If the second, have a devil, or other Lawful Evil outsider, contact him when he is alone; either on watch or in dreams, est. Have them make promises of power and reward for not only continuing his actions, but convincing others to copy him. This provides the opportunity for role-playing an individual with real issues. If you are not comfortable with actually giving him anything, have it be hallucinations to further drive home the point that what he is doing is crazy.
If the third, have a Good aligned NPC or outsider make contact and explain that while they appreciate the intentions, and applaud the effort he is putting in, he may want to dial back the zealotry a tad, maybe include a story or proverb about a historical figure that underwent a similar campaign. Or, instead of requesting him change his intensity, have them ask to change his directed target. Gobins are bad, but nothing compared to the demon-summoning, undead creating, walking personification of Evil that is tyrannically ruling the kingdom to the [pick direction] and is gearing up for invasion of the party's current location.

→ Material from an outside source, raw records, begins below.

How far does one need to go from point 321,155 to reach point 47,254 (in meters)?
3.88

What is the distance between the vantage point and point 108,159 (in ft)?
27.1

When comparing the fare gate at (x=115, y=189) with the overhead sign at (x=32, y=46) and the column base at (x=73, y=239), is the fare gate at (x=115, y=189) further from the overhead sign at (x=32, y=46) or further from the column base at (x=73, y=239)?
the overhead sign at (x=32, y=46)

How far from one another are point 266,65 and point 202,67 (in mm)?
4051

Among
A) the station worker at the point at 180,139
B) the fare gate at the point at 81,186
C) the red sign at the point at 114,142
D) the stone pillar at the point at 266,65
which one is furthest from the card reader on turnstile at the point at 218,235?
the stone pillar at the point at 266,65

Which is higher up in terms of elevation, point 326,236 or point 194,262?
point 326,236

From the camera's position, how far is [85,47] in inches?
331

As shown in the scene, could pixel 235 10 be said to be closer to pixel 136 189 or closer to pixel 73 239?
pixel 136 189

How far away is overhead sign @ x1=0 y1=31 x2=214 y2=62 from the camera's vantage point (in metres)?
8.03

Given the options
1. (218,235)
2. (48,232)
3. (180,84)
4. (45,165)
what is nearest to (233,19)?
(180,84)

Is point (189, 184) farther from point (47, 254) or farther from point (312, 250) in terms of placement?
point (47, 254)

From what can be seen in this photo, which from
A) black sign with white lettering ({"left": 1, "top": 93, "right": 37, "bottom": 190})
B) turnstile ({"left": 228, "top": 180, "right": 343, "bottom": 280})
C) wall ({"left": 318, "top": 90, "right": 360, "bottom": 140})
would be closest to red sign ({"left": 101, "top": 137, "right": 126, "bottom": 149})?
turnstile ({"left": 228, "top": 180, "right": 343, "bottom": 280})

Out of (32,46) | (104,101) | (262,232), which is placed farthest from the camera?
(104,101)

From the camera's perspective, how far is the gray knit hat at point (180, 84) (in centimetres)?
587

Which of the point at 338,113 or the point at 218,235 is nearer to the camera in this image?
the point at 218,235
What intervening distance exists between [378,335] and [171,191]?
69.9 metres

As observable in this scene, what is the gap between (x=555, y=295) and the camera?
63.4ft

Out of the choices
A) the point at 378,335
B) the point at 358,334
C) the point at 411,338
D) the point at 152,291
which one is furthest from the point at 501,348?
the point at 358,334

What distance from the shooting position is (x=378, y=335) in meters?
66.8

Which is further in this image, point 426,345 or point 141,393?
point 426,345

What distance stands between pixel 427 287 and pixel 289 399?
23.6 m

In summation, talk to the player, and act accordingly to his response.
The D&D gods are a pantheon
I'll get into Vecna's personal issues later and how they make this weird, but a common mistake in trying to get a handle on the D&D pantheon is forgetting that pantheistic cultures have much more complicated relationships with their gods than monotheistic cultures.
A Norseman might have felt particular kinship with Thor or Freya, but he would not have spurned Odin; each god has some part of his portfolio which is relevant to everyone at some point in their lives, usually frequently. You'll pray to whichever god is appropriate at the time: for rain, safe travel, health, revenge, insight, courage, finding your glasses. Whichever god you find yourself praying to more often, you may consider him your patron or that he's "your" god, but it's not an exclusive deal.

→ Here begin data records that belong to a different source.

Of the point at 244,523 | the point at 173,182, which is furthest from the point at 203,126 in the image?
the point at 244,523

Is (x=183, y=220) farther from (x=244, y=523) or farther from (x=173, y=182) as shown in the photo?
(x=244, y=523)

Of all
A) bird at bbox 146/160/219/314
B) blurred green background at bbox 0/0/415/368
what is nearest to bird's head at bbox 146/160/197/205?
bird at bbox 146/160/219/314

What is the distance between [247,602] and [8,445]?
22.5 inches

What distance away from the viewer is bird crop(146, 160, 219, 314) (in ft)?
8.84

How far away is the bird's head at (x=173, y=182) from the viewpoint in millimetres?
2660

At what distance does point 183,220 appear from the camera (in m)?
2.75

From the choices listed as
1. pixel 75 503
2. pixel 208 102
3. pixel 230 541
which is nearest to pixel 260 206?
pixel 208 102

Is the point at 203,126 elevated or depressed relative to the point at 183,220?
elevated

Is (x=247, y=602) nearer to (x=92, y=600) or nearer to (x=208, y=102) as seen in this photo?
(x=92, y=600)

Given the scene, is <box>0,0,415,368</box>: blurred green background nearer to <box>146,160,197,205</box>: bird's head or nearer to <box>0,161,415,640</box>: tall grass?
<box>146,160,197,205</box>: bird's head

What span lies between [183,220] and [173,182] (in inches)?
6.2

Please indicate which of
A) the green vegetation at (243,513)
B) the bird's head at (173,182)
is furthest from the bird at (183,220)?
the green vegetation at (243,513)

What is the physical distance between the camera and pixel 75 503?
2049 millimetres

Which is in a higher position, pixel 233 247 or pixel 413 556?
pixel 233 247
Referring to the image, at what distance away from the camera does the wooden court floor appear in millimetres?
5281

Even a priest of Osiris isn't going to begrudge Thoth a prayer if it's appropriate, so your character considering three gods as his patrons? Isn't too far-fetched.

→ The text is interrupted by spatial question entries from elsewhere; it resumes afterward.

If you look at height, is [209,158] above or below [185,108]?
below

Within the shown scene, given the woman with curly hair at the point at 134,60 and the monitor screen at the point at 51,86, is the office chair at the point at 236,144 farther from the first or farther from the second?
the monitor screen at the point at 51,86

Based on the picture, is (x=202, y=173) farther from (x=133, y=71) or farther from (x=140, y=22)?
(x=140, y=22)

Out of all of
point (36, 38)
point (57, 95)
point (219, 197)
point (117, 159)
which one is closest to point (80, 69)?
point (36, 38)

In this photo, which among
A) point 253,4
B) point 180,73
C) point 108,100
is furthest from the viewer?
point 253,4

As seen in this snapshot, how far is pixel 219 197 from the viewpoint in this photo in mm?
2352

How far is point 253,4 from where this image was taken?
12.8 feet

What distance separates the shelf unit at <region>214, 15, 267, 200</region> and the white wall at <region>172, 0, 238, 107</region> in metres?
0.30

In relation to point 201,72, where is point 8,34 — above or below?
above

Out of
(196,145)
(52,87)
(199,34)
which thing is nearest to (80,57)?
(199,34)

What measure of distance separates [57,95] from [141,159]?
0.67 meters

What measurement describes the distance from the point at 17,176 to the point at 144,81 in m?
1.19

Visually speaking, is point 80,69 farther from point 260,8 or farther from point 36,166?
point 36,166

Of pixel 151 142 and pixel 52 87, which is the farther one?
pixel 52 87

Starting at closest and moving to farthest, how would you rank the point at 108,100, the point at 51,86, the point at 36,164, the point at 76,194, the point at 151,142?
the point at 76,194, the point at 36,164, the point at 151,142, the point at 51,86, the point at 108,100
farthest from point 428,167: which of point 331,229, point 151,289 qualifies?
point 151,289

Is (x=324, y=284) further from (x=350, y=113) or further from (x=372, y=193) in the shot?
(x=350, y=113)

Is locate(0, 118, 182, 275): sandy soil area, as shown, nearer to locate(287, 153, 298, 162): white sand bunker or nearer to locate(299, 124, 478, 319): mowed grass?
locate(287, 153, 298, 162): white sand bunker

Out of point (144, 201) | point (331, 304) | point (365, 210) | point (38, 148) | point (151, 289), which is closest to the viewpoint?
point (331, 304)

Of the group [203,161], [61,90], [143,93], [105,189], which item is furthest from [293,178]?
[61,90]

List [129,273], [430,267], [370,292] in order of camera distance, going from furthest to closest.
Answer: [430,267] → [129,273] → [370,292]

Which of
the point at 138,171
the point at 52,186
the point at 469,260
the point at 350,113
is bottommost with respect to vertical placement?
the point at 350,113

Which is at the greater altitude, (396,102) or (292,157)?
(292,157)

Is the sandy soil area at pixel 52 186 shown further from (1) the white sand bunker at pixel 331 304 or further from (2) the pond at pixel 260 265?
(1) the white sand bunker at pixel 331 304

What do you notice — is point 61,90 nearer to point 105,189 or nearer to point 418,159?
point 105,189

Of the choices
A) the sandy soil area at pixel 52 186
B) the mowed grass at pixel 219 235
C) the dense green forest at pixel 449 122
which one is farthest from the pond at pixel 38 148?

Vecna probably failed kindergarten
Here's where the real-world cultural analysis breaks down: where Loki is gonna be helpful or not depending on which side of the bed he got up on, the D&D gods are a bit more predictable: evil is evil (my alignment rants are happily irrelephant to this answer), and some of them --like Vecna-- got "Does Not Play Well With Others" on their daycare reports all the time.
It's hard to ignore "Oppose the followers of all other deities so that Vecna alone can rule the world," and I don't think you should try to. Just as you don't have to devote yourself to one god at the exclusion of all others, you can say "That Vecna guy really gets how I feel about knowledge" without buying into his manifesto. This could be an interesting and compelling source of inner and outer tension for the character, especially if he's also following the teachings of a goddess who probably froths at the mouth a little just thinking about Vecna.
This sounds like a great idea to support a deep and round character concept
With the Raven Queen's ideas about fate and death balancing Vecna's rabid egotism, and Corellon providing a counterpoint about beauty in all you do, you've got a really dynamic tension going. If it were me, I'd probably have the character feel Corellon and the Raven Queen are better spiritual advisors, and turn to Vecna for more practical "how to use secrets" pointers while doing his best to avoid the attached dogma.